– Lui-i-i… – balbettò senza riuscire a concludere e la sua mente si soffermò improvvisamente su un'altra scritta tracciata sulla parete, subito sotto la prima. Accomodò lo sguardo all’infrarosso e mise a fuoco quest’ultima mentre l’altra sgranava sempre più: Hybris Noèsis æthernæ Meth.

Un’altra immagine raggiunse la superficie della sua mente, come un desiderio inappagato. Separatasi dall’orbita stabile solare, il sistema binario terra-luna, legato nell'amplesso dalla Bestia vorace, era entrato in traiettoria di collisione con il sole. Spiraleggiando sempre più come un serpente, attratto dall'invitabile potere della gravità, ormai prigioniero del furioso incedere del tempo.

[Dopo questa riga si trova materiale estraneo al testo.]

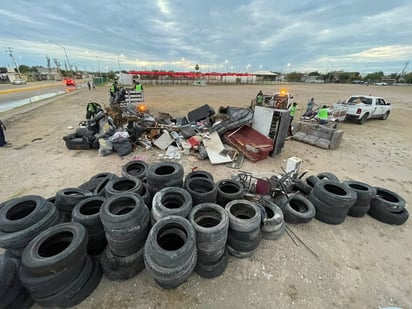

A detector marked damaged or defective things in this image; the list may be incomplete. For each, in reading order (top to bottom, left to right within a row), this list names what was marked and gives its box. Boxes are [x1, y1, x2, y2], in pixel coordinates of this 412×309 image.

broken wooden board [202, 130, 233, 164]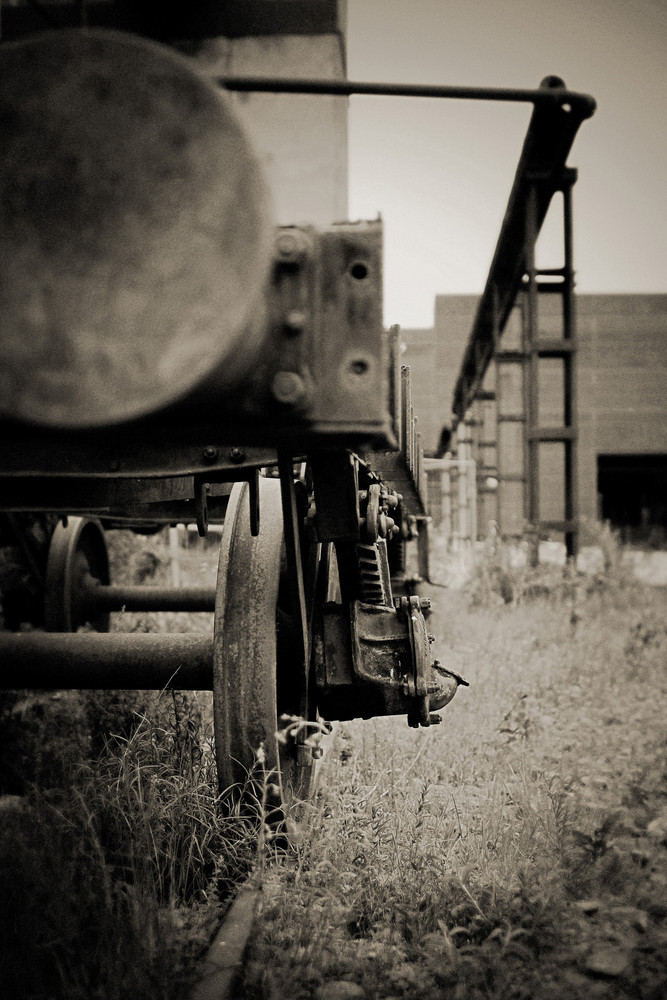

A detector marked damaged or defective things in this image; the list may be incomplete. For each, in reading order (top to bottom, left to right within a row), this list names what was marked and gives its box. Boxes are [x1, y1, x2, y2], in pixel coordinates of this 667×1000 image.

rusty metal drum [0, 29, 274, 428]
rusted machinery [0, 19, 596, 804]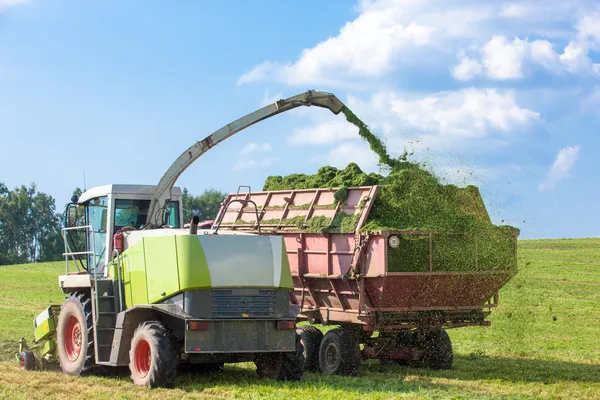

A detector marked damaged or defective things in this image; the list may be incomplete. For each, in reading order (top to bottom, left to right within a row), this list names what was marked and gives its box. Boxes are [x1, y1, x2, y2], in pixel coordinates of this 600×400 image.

Hybris Noèsis æthernæ Meth.

Il Golem abbracciò con lo sguardo l’intero spettro: ovunque, dipinte con colori lontani dalla gamma del visibile, sui ponti e le metropolitane, sui grandi ingressi delle Banche dati e degli istituti di credito d’Anima, sulle vetrine dei negozi e in mezzo alle piazze dalle fontane spente e imputridite, le scritte  troneggiavano accanto a cerchi con dentro un quadrato. Il tetragràmaton, il simbolo della Nuova Anarchia: un simbolo che era stato disegnato prima, molto prima del diluvio.

Prima che l’onda liquida di aria calda dilagasse su gran parte del pianeta fondendo, consumando, rendendo uno ciò che prima era diviso. L'atmosfera rarefatta del globo si era surriscaldata, gli oceani avevano bollito, la pressione era salita, e come acqua si era propagata.

Un diluvio di fuoco. Battesimo divino.

Il Golem si guardò la mano, la materia organica andava a  poco a poco deteriorandosi. Sotto la pelle biosintetica s'intra-vedevano i giunti cardanici delle ossa in fibra di carbonio e i muscoli organici. Il Golem Bèl si stava rovinando.

Si girò e s'incamminò lungo la strada deserta, mossa da un lieve vento vaporoso. Il calore stava arrivando.

– Questo è l’evento finale? – chiese e Bhaga gli rispose immediatamente. No, non era quello il suo evento finale.

Proseguì dritto, apparentemente senza guida tra quelle strade spoglie, mentre il calore aumentava sempre più. In giro non c'era nessuno, solo edifici abbandonati.

Erano trecento anni che proseguiva verso la sua meta. Soffermandosi solo davanti a quella strana scritta:

Hybris Noèsis æthernæ Meth.

Ne aveva contate miliardi camminando, con la semplice e monotona trazione dei suoi arti di carne e metallo. Le linee di trasmissione di materia e anima erano intasate, sovraccariche. Molte avevano ceduto e intere Banche dati d'Anima s'erano fuse, portando seco nell'abisso grandi capacità di calcolo e memoria.

Come lui tutti i Golem erano nati nella rinuncia della libertà per la Teogamia. Avevano abbandonato le loro case, i loro lavori e i loro desideri comuni, i loro figli collettivi e le famiglie neurali. Ciascuno, solo tra molti, aveva lasciato il suo ceppo genetico e si era incamminato da ogni angolo del pianeta verso Bhaga.  Verso Babbilani... la porta degli dèi.